4

I would like to use dplyr and RMySQL to work with my large data. There is no issues with dplyr code. The problem (I think) is about exporting data out of MySQL to R. My connection is dropped every time even I am using n=Inf in collect. Theoretically, my data should have more than 50K rows, but I can only get around 15K back. Any suggestions are appreciated.

Approach 1

library(dplyr)
library(RMySQL)

# Connect to a database and select a table 
my_db <- src_mysql(dbname='aermod_1', host = "localhost", user = "root", password = "")   
my_tbl <- tbl(my_db, "db_table") 
out_summary_station_raw <- select(my_tbl, -c(X, Y, AVERAGE_CONC))
out_station_mean_local <- collect(out_summary_station_raw)

Approach 2: using Pool

library(pool)
library(RMySQL)
library(dplyr)

pool <- dbPool(
  drv = RMySQL::MySQL(),
  dbname = "aermod_1",
  host = "localhost",
  username = "root",
  password = ""
)

out_summary_station_raw <- src_pool(pool) %>% tbl("aermod_final") %>% select(-c(X, Y, AVERAGE_CONC))

out_station_mean_local <- collect(out_summary_station_raw, n = Inf)

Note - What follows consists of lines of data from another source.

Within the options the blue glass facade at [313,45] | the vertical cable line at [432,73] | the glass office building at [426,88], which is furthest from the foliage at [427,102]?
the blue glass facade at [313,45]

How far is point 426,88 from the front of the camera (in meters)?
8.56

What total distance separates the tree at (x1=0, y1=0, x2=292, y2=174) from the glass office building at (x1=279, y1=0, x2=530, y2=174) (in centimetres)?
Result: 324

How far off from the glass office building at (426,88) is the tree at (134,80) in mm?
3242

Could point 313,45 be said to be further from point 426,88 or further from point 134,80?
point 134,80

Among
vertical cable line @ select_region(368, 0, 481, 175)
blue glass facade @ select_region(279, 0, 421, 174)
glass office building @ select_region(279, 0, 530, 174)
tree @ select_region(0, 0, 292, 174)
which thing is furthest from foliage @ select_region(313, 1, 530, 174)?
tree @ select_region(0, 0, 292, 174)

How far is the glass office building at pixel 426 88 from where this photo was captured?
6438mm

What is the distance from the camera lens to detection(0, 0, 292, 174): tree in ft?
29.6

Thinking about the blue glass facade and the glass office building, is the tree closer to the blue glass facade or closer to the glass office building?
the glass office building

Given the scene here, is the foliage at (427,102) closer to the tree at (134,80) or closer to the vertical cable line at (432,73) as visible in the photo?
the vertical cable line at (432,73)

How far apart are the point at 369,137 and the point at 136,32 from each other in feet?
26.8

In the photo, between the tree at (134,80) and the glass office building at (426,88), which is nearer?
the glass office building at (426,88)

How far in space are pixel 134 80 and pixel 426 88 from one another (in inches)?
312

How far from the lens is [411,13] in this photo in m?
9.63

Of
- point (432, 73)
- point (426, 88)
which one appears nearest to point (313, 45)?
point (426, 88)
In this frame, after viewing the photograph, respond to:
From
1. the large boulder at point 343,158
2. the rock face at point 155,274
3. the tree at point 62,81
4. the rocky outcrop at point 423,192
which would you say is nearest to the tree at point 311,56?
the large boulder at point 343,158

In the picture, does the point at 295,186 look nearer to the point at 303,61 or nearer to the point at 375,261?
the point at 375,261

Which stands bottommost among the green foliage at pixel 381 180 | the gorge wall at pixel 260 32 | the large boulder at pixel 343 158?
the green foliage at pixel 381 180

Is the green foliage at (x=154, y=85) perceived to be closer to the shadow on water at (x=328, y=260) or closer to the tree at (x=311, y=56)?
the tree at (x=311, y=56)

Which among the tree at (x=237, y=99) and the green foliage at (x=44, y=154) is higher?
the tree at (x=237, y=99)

Warning message (both approaches):

Warning messages:
1: In dbFetch(res, n) : error while fetching rows
2: Only first 15,549 results retrieved. Use n = Inf to retrieve all. 

Update:

Checked log and it looks fine from the server side. For my example, the slow-log said Query_time: 79.348351 Lock_time: 0.000000 Rows_sent: 15552 Rows_examined: 16449696, but collect just could not retrieve the full data. I Am able to replicate the same move using MySQL Bench.

TTT
  • 4,354
  • 13
  • 73
  • 123
  • Are you sure this is an R problem and not a MySQL problem? – shadowtalker Jun 12 '17 at 17:52
  • @ssdecontrol, it is possible. Or more precisely, how to configure a few MySQL parameters through R? For instance, I increased `DBMS connection read time out` in `Workbench`, but not sure what is the equivalent way through R. – TTT Jun 12 '17 at 19:09
  • I think the only way to configure the client-side timeout is to change the relevant option in your `my.cnf` file. – shadowtalker Jun 12 '17 at 19:20
  • @ssdecontrol, thanks for your suggestion. added `interactive_timeout = 60000 wait_timeout = 60000 net_read_timeout = 60000 connect_timeout = 60000` to `my.ini` and verified those variables are in use. But still could get full data... – TTT Jun 12 '17 at 19:38
  • OK, great. you also have to consider the _server_-side timeout, if any. Maybe you can check the debug output from `mysqld` for clues. Otherwise, this question doesn't seem answerable since I've never had this problem and don't know of a way to reproduce it easily. – shadowtalker Jun 12 '17 at 19:47
  • @ssdecontrol, checked log and it looks fine from the server side. For my example, the `slow-log` said `Query_time: 79.348351 Lock_time: 0.000000 Rows_sent: 15552 Rows_examined: 16449696`, but `collect` just could not retrieve the full data. Am able to replicate similar activity in `MySQL bench` – TTT Jun 12 '17 at 20:17

2 Answers2

2

As discussed here https://github.com/tidyverse/dplyr/issues/1968, https://github.com/tidyverse/dplyr/blob/addb214812f2f45f189ad2061c96ea7920e4db7f/NEWS.md and https://github.com/tidyverse/dplyr/commit/addb214812f2f45f189ad2061c96ea7920e4db7fthis package issue seems to be addresed.

What version of the dplyr package are you using?

Linda
  • 627
  • 4
  • 14
  • Thanks for your suggestion. Just upgraded to 0.7.0 from 0.5.0 but still got the same error. `attached base packages: [1] stats graphics grDevices utils datasets methods base other attached packages: [1] pool_0.1.0 RMySQL_0.10.11 DBI_0.6-1 dplyr_0.7.0 loaded via a namespace (and not attached): [1] magrittr_1.5 assertthat_0.1 R6_2.2.1 tools_3.3.2 glue_1.0.0 [6] tibble_1.3.3 Rcpp_0.12.9 rlang_0.1.1 dbplyr_1.0.0 ` – TTT Jun 13 '17 at 16:41
1

After the most recent RMySQL update, I noticed that I could not collect() data from large views, and I reported it as an issue. Your problem might be related.

One thing to try is to roll back to the last version.

devtools::install_version("RMySQL", version = "0.10.9", 
                          repos = "http://cran.us.r-project.org")
TJ Mahr
  • 3,846
  • 1
  • 21
  • 22